The rain has been good, but the approaching hurricane season could put Georgia at risk for flooding and other trouble if it continues to rain, weather experts say.
“Overall, it’s been very beneficial,” said Kent Frantz, hydrologist with the National Weather Service in Peachtree City.
“It has recharged the lakes, rivers and streams. And the really good part is this kind of water is working its way into the groundwater tables and they take much longer to recharge.”
On the downside, “we have to be aware that if a big (rain) comes through, (such as) something we had this past weekend so soon afterward, then we would maybe start seeing more roads affected, maybe some structures,” he said.
Last Thursday through Sunday, nearly 4 inches of rain fell at Lee Gilmer Memorial Airport in Gainesville, the weather service recorded.
So far this year, 28.76 inches of rain have fallen in Gainesville, compared to the normal amount of 20.39 inches, leaving a surplus of 8.37 inches.
Gainesville would be on track, based on normal rainfall amounts, if it didn’t rain another drop until early July.
“Watch very closely to the tropical season that’s coming up,” Frantz said. “It’s been a while since we’ve been impacted in Georgia with a decent storm, something that produces a good 5-10 inches of rain.
“You’re just going to have greater impacts, because now everything is running high and it’s wet, versus last year, when we were in a drought.
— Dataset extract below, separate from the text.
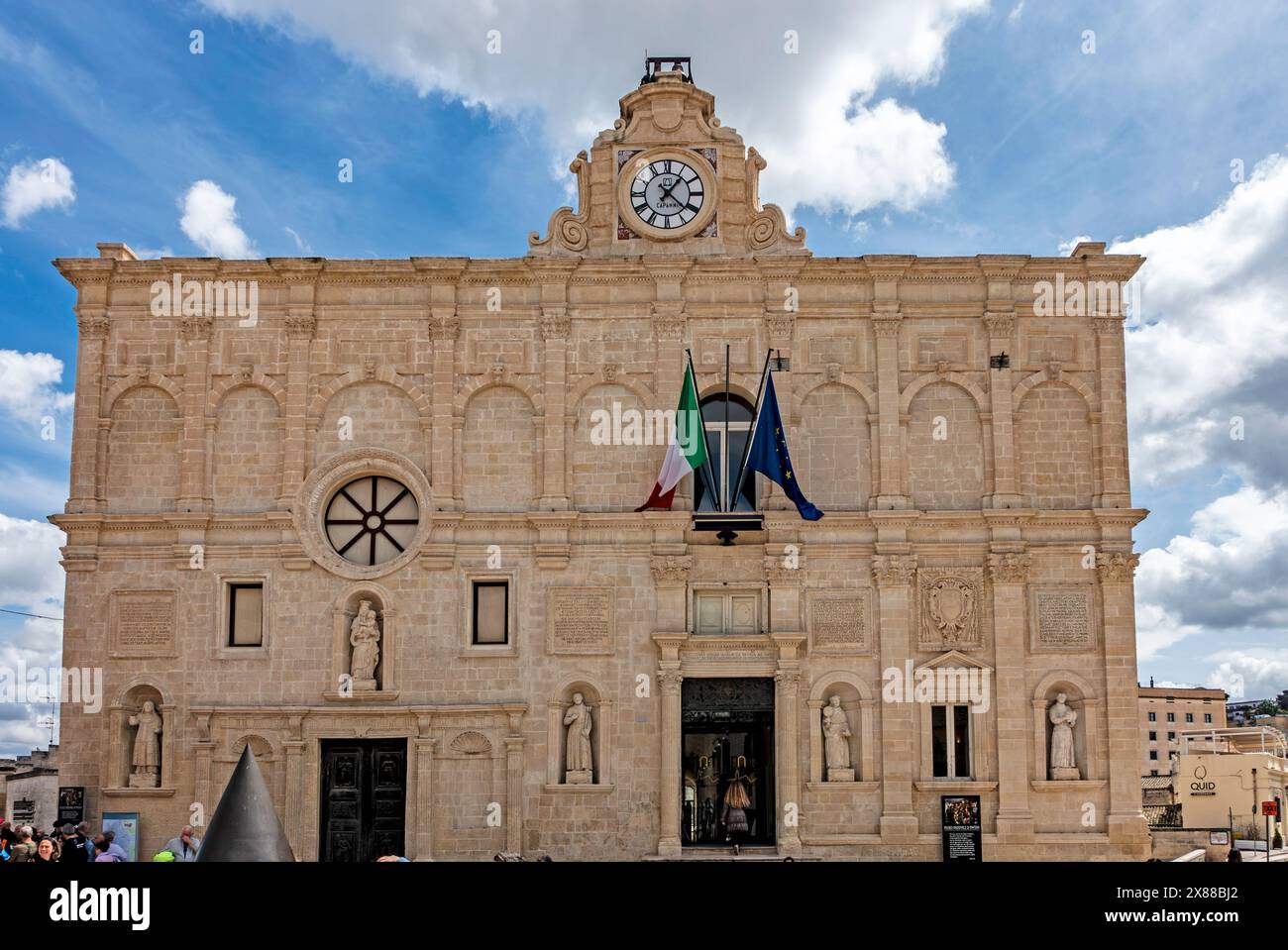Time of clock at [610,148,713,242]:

Then, we would have had minimal impact.”
Hurricane season is June 1 until Nov. 30.
“We are looking for an active tropical season again, and if we truly are affected by one or two storms ... the impacts would be significant. And the odds would say we are due.”
Bill Murphey, state climatologist with the Georgia Environmental Protection Division, agreed that an active tropical season is in the works and that “we don’t need a tropical system any time soon.”
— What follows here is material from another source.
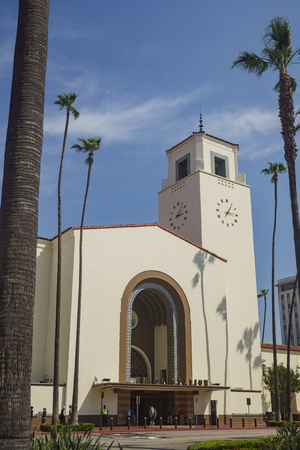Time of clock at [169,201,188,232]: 3:06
Last fall, most of Georgia, including Northeast Georgia, was mired in drought. Today, just a small swath of Georgia coastline is “abnormally dry.”
Further indication of the rainfall’s impact is the effect on Lake Lanier’s elevation.
Last fall, it was about 14 feet below its winter full pool of 1,070 feet above sea level.
On Thursday, Lanier stood at 1,073.54 feet, or 2« feet above the summer full pool of 1,071 feet.
The lake hasn’t been this full since September 2004, according to the U.S. Army Corps of Engineers’ database.
The area forecast calls for a chance of showers and thunderstorms moving in later today and likely throughout Saturday.
Murphey doesn’t expect heavy rainfall from the system.
“And behind it looks like it’s going to be a fairly decent dry period,” he said.